**WORK TO COMPLETE**
The lines below are to be quoted exactly, from the first through the one that contains "The element is emerging-flux region.".

DATA EXCERPTS below:

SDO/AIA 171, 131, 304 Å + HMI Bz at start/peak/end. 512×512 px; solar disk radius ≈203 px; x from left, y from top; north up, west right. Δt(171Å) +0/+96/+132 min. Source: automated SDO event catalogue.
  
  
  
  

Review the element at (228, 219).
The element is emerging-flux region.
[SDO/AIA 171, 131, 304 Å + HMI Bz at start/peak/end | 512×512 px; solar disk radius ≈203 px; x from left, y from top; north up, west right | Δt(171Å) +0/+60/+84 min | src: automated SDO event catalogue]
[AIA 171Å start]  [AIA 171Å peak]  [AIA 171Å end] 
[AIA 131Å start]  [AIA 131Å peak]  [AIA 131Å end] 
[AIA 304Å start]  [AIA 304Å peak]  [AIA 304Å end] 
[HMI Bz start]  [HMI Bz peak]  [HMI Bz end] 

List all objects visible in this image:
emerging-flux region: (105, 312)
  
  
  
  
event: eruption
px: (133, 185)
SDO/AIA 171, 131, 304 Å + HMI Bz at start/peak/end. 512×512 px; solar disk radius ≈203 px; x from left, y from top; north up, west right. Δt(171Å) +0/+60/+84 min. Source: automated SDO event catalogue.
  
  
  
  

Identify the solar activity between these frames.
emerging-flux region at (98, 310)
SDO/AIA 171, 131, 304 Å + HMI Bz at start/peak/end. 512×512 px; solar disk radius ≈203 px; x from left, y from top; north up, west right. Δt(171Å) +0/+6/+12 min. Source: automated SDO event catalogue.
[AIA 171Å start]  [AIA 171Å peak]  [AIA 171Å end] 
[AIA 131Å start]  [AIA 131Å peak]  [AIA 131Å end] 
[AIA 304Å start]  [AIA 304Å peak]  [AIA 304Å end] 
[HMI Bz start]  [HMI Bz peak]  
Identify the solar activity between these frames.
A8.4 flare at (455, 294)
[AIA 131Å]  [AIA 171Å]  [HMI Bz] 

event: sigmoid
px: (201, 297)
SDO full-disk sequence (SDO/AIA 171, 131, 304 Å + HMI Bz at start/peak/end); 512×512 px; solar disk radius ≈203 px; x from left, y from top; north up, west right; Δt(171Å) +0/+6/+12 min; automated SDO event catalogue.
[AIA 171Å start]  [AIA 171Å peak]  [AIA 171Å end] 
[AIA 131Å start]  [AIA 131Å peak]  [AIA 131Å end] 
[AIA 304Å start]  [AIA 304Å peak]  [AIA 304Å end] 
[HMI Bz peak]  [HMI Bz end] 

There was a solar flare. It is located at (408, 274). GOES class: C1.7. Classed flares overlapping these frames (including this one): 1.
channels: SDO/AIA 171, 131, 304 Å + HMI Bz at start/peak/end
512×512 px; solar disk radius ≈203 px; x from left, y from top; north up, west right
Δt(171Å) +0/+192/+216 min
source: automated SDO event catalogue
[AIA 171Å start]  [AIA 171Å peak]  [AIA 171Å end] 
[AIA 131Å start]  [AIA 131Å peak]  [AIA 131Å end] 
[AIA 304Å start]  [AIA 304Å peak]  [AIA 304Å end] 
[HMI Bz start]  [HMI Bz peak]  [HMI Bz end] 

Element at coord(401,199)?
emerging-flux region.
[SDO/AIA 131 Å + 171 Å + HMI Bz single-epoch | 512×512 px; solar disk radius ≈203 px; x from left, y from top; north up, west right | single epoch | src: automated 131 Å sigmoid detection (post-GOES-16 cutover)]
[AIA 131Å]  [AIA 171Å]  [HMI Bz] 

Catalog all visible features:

End of DATA EXCERPTS.

**RESPONSE**
SDO/AIA 171, 131, 304 Å + HMI Bz at start/peak/end. 512×512 px; solar disk radius ≈203 px; x from left, y from top; north up, west right. Δt(171Å) +0/+96/+132 min. Source: automated SDO event catalogue.
  
  
  
  

Review the element at (228, 219).
The element is emerging-flux region.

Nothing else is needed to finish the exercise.